Within two hours the four man tent was in place and the fire pit was set up. The gas cans were safely stored in the woods but away from overhead branches. The skiff line had to be restrung because it wfas too weathered. This time when the men said, “You’re on your own”, there was no fear. Eric had figured it out: if anyone came for him it would be ‘him or them’. Eric was determined to be the last man standing.

   The barge’s skiff headed for Mickey’s campsite and got there just about the time that the barge was leaving the bay.  Eric put down his twenty-five power binoculars and started to fix the evening meal of canned corned beef with hard tack, followed by a square of Hershey bar held in the mouth while smoking. The nightly sea breeze was headed for the land. For now, it was a warm breeze but would soon turn cool. Eric raised his binoculars to the north and watched a shadowy figure moving next to the small campfire.  He wanted to talk to Mickey but the radios for the bay were not yet available.

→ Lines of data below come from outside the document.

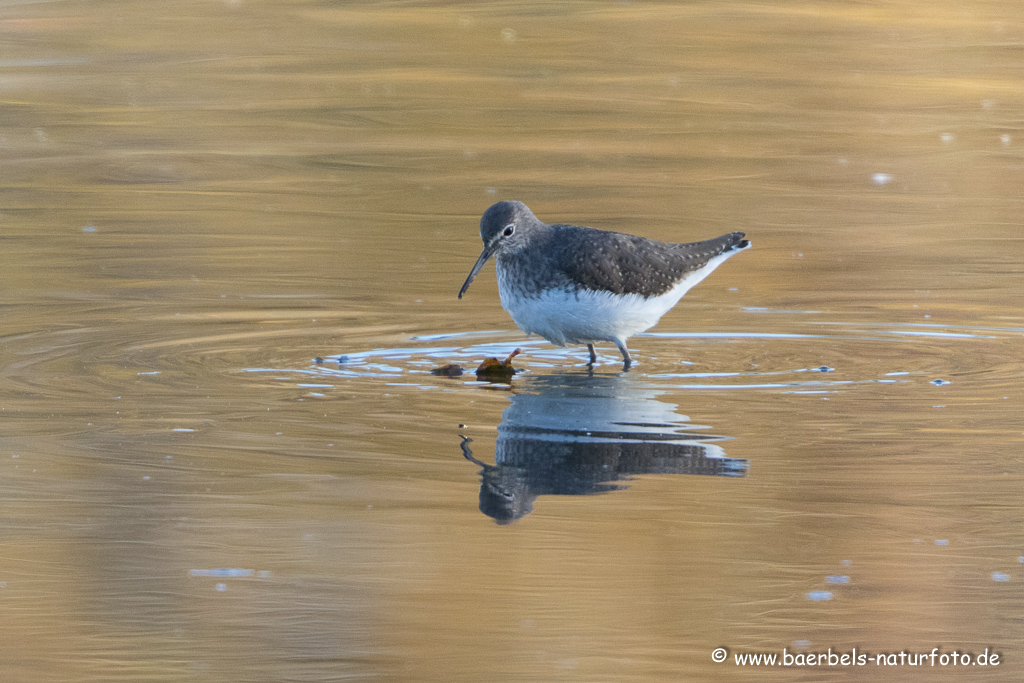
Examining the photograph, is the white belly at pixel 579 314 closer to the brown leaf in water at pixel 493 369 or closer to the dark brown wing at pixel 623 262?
the dark brown wing at pixel 623 262

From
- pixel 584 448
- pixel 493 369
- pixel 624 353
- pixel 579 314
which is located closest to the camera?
pixel 584 448

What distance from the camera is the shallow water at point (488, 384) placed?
4.96 metres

  It was well past midnight before the two friends decided to let their campfires die.  With the fires no longer competing with the moon and the stars, it was a world of blacks and grays. The retreating tide offered a rhythm that could have been used to conduct a symphonic orchestra.  Softly, the ocean washed the beach of the daily activities. It cleaned the rocks, took back any wood that was still loose, and stranded any sea life that did not yield to the sea’s demand to come back home. The trees were gigantic columns that seemed to neither protect nor defend anything except the insomniac creatures of the night: hunting…and being hunted.